AHLAK VE SİYASET
Ahlak, siyaseti etkilemeli ve yönlendirmelidir.
Zira ikisinin de özünde mutlu olma çabası vardır.
Toplum içinde yaşayan insanların birbirine ve topluma karşı birtakım sorumlulukları vardır. Bu sorumluluklar toplumun genel ahlak ilkeleri ve belli prensipler çerçevesinde sürdürülür. Ahlak, insanlık tarihi boyunca konuşulan, kimi zaman üzerinde tartışılan bir kavramdır. Bazen de ciltlerce esere konu olmuştur. Tek başına bir kavram değil, toplumu oluşturan temel değerlere anlam katan bir olgudur.
İçinde yaşadığımız çağ, pek çok güzel değeri erozyona uğrattığı gibi ahlak üzerinde de tahribat yapmıştır. Ancak ahlak, toplumumuzda fırtınadan arta kalan bir gemidir adeta. Eksikliği yalnızca eğitim, sanat, spor, hukuk gibi alanlarda değil, siyasette de kimi zaman yoğun bir biçimde hissedilir. Burada sözü edilen siyaset ahlakı değil, siyasetçi ahlakıdır çoğu zaman.
Akıl insana ahlaklı olmayı telkin ederken kalp de insanın ahlaklı olmasını istemektedir. Hemen herkes dinden veya dinî bir konudan bahsederken ahlakı ön plana çıkarmaktadır. Peygamberimizin (s.a.v) “güzel ahlakı tamamlamak” için geldiğini beyan ettiği din tanımına filozofların “insanın kendini bilmesi” açıklamalarını da hatırlayalım. Adalet, merhamet, iyilik, güzellik, sorumluluk, görev, dayanışma, dürüstlük ve vicdanın bütün toplumlarda yer alması gereken kavramlar olduğunu, ahlakın da bu ve benzeri evrensel ilkelerden çıktığını söyleyebiliriz.
Bugün sokağa çıkan, internetle muhatap olan, televizyon seyredip radyo dinleyen, gazete ve dergi okuyan herkes teknoloji çağının gereğini yapmaktadır. Pek çok konuda aydınlatan, bazen yanlış bildiklerimizin doğrusunu öğreten bu araç-gereçlerin kimi zaman ciddi bir ahlak aşındırmasına neden olduğu da unutulmamalıdır.

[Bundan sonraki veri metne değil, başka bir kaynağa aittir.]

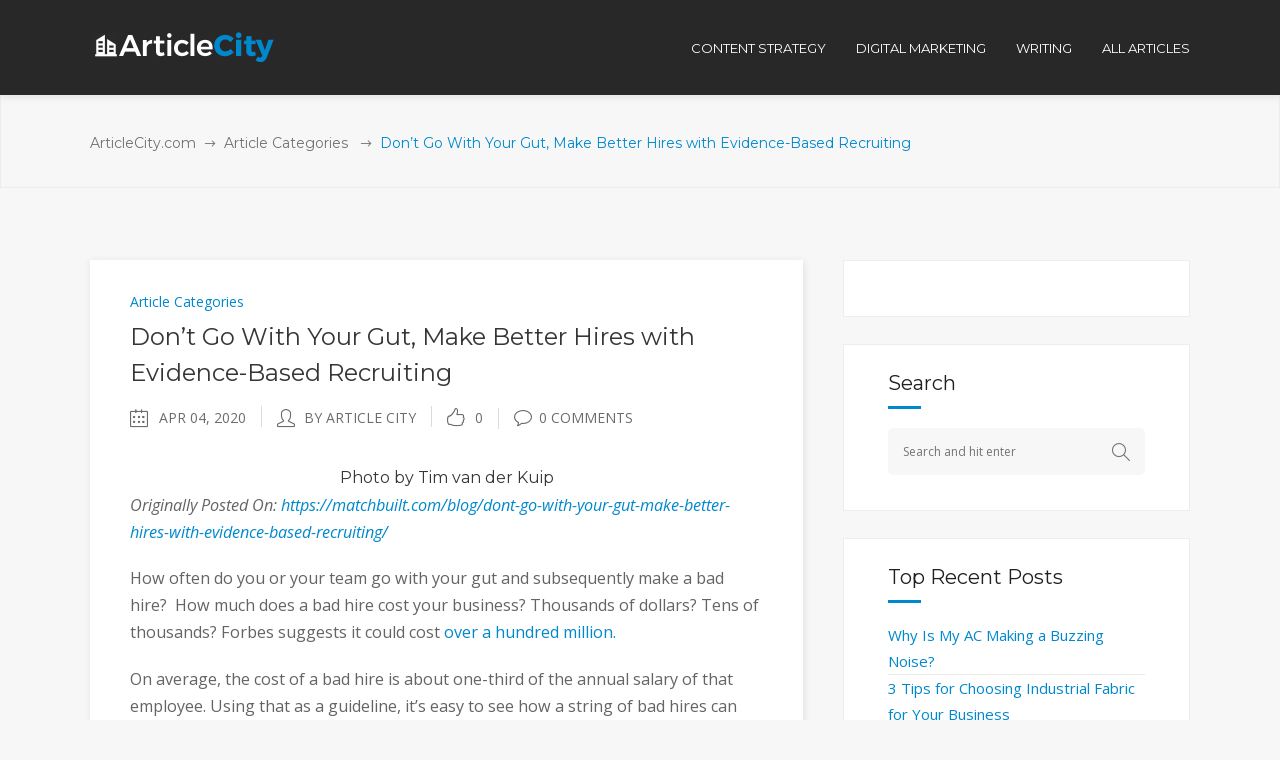

--- FILE ---
content_type: text/css
request_url: https://www.articlecity.com/wp-content/themes/deploy/style.css?ver=5.8.12
body_size: -247
content:
/*
Theme Name: Deploy
Theme URI: http://deploy.mikado-themes.com
Description: A Clean & Modern Business Theme
Author: Mikado Themes
Author URI: http://themeforest.net/user/mikado-themes
Version: 1.5
License: GNU General Public License
License URI: licence/GPL.txt

CSS changes can be made in files in the /css/ folder. This is a placeholder file required by WordPress, so do not delete it.

*/

--- FILE ---
content_type: application/x-javascript
request_url: https://www.articlecity.com/wp-content/themes/deploy/assets/js/blog.min.js?ver=5.8.12
body_size: 482
content:
!function(a){"use strict";function b(){var b=a("audio.mkdf-blog-audio");b.mediaelementplayer({audioWidth:"100%"})}function c(){if(a(".mkdf-blog-holder.mkdf-blog-type-masonry").length){var b=a(".mkdf-blog-holder.mkdf-blog-type-masonry");b.isotope({itemSelector:"article",resizable:!1,masonry:{columnWidth:".mkdf-blog-masonry-grid-sizer",gutter:".mkdf-blog-masonry-grid-gutter"}}),setTimeout(function(){b.animate({opacity:1},400)},200);var c=a(".mkdf-filter-blog-holder");a(".mkdf-filter").click(function(){var d=a(this),e=d.attr("data-filter");return c.find(".mkdf-active").removeClass("mkdf-active"),d.addClass("mkdf-active"),b.isotope({filter:e}),!1})}}function d(){if(a(".mkdf-blog-holder.mkdf-blog-type-masonry").length){var b=a(".mkdf-blog-holder.mkdf-blog-type-masonry");if(b.hasClass("mkdf-masonry-pagination-infinite-scroll"))b.infinitescroll({navSelector:".mkdf-blog-infinite-scroll-button",nextSelector:".mkdf-blog-infinite-scroll-button a",itemSelector:"article",loading:{finishedMsg:mkdfGlobalVars.vars.mkdfFinishedMessage,msgText:mkdfGlobalVars.vars.mkdfMessage}},function(c){b.append(c).isotope("appended",a(c)),mkdf.modules.blog.mkdfInitAudioPlayer(),mkdf.modules.common.mkdfOwlSlider(),mkdf.modules.common.mkdfFluidVideo(),setTimeout(function(){b.isotope("layout"),mkdf.modules.common.mkdfInitSelfHostedVideoPlayer()},400)});else if(b.hasClass("mkdf-masonry-pagination-load-more")){var c=1;a(".mkdf-blog-load-more-button a").on("click",function(d){d.preventDefault();var e=a(this),f=a(".mkdf-load-more-btn-holder .mkdf-pulse-loader-holder");e.addClass("mkdf-load-more-btn-active"),f.addClass("mkdf-spinner-active");var g=e.attr("href"),h=".mkdf-masonry-pagination-load-more",i=".mkdf-blog-load-more-button a",j=a(i).attr("href");a.get(g+"",function(d){var g=a(h,d).wrapInner("").html();b.append(g).isotope("reloadItems").isotope({sortBy:"original-order"}),mkdf.modules.blog.mkdfInitAudioPlayer(),mkdf.modules.common.mkdfOwlSlider(),mkdf.modules.common.mkdfFluidVideo(),setTimeout(function(){a(".mkdf-masonry-pagination-load-more").isotope("layout")},400),e.parent().data("rel")>c?(e.attr("href",j),e.removeClass("mkdf-load-more-btn-active"),f.removeClass("mkdf-spinner-active")):e.parent().remove()}),c++})}}}var e={};mkdf.modules.blog=e,e.mkdfInitAudioPlayer=b,a(document).ready(function(){b(),d()}),a(window).load(function(){c()})}(jQuery);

Bu nedenle ahlak ve ahlakın getirisi olan değerlerden uzaklaşmamalı, hatta ülkemizde derinleşen insan meselelerine ahlaki kaygıyla yaklaşılmalıdır.
Ahlaklı bir toplum oluşması için üniversitelerden en küçük birim olan ailelere varıncaya kadar her bireye görev düşmektedir. Ancak toplumun önde gelenleri olarak politikacılarımızın bu konudaki sorumluluğu daha fazladır.
Ahlak ve siyaset konusunu birlikte ele almak bile çoğu zaman problemli sonuçlara götürür. Ahlak kavramı genellikle kurallara uymak şeklinde tarif edilir, ancak ülkelerin çıkarları değiştikçe ahlaki bakış açıları da farklılaşmaktadır. Siyasetin amacı fertlerin kendileri için uygun gördükleri hayat tarzlarını olabildiğince az sınırlama ile yaşamalarını sağlamaktır. Ancak ahlak bu konuda gözetilmesi gereken en önemli kavramdır. Ahlakın toplumsal ve siyasi yapımızda yeniden ve etkin bir şekilde yer alması için çalışmalıyız. Ahlak, siyaseti etkilemeli ve yönlendirmelidir. Zira ikisinin de özünde mutlu olma çabası vardır. Siyaset ahlakını sadece siyasetçiler tayin etmemelidir. Her tür zulüm ve sömürüye karşı küresel bir ahlak bilinci oluşturmalıyız.
Ahlak, insan eylemlerinin olduğu her alanda geçerli bir durumdur. Yaşadığımız çağda ahlak ve siyasetin birbiriyle bağlantılı ve asla ayrılamaz kavramlar olduğunu düşünmek en doğrusudur.